■ Collected data entries ■
....

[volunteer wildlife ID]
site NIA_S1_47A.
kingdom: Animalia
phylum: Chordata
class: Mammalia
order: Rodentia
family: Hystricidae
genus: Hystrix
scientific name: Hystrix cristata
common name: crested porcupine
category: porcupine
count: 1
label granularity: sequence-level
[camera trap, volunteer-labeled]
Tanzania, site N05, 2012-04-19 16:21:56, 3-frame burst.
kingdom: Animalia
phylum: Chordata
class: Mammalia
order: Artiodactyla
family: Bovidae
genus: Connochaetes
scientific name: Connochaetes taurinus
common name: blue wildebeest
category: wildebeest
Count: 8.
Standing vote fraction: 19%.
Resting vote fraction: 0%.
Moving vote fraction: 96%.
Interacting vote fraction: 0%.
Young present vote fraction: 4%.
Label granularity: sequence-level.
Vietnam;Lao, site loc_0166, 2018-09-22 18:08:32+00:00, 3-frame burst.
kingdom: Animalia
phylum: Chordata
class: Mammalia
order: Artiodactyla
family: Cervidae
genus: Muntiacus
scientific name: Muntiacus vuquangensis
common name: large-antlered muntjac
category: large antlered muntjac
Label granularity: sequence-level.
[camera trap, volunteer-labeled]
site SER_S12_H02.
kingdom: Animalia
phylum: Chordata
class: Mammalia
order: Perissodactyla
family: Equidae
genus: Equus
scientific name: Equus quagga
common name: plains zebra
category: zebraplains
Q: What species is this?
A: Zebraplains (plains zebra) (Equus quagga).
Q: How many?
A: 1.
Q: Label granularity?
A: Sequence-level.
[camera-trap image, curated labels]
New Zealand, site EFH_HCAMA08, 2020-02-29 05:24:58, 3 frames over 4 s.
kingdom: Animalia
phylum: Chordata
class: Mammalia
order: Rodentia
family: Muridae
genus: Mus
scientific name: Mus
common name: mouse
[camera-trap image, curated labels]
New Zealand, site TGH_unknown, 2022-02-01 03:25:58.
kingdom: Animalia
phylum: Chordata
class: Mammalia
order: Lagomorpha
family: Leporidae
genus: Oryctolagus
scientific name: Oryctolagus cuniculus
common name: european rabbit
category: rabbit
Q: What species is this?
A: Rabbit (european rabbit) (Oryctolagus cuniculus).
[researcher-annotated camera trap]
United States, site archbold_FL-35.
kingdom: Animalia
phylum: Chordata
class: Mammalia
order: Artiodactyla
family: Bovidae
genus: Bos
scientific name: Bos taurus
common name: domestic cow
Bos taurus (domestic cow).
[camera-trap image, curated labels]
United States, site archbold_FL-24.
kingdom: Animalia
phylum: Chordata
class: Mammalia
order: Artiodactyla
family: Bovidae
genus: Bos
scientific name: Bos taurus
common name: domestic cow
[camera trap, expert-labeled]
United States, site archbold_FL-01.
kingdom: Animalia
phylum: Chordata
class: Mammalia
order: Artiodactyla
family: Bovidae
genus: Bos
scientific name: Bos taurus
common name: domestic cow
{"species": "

....

■ Your objective ■
All lines above from the line with "category: wildebeest" through the line with "genus: Equus", both included, are to be set down exactly, with nothing else.

■ Response to this task ■
category: wildebeest
Count: 8.
Standing vote fraction: 19%.
Resting vote fraction: 0%.
Moving vote fraction: 96%.
Interacting vote fraction: 0%.
Young present vote fraction: 4%.
Label granularity: sequence-level.
Vietnam;Lao, site loc_0166, 2018-09-22 18:08:32+00:00, 3-frame burst.
kingdom: Animalia
phylum: Chordata
class: Mammalia
order: Artiodactyla
family: Cervidae
genus: Muntiacus
scientific name: Muntiacus vuquangensis
common name: large-antlered muntjac
category: large antlered muntjac
Label granularity: sequence-level.
[camera trap, volunteer-labeled]
site SER_S12_H02.
kingdom: Animalia
phylum: Chordata
class: Mammalia
order: Perissodactyla
family: Equidae
genus: Equus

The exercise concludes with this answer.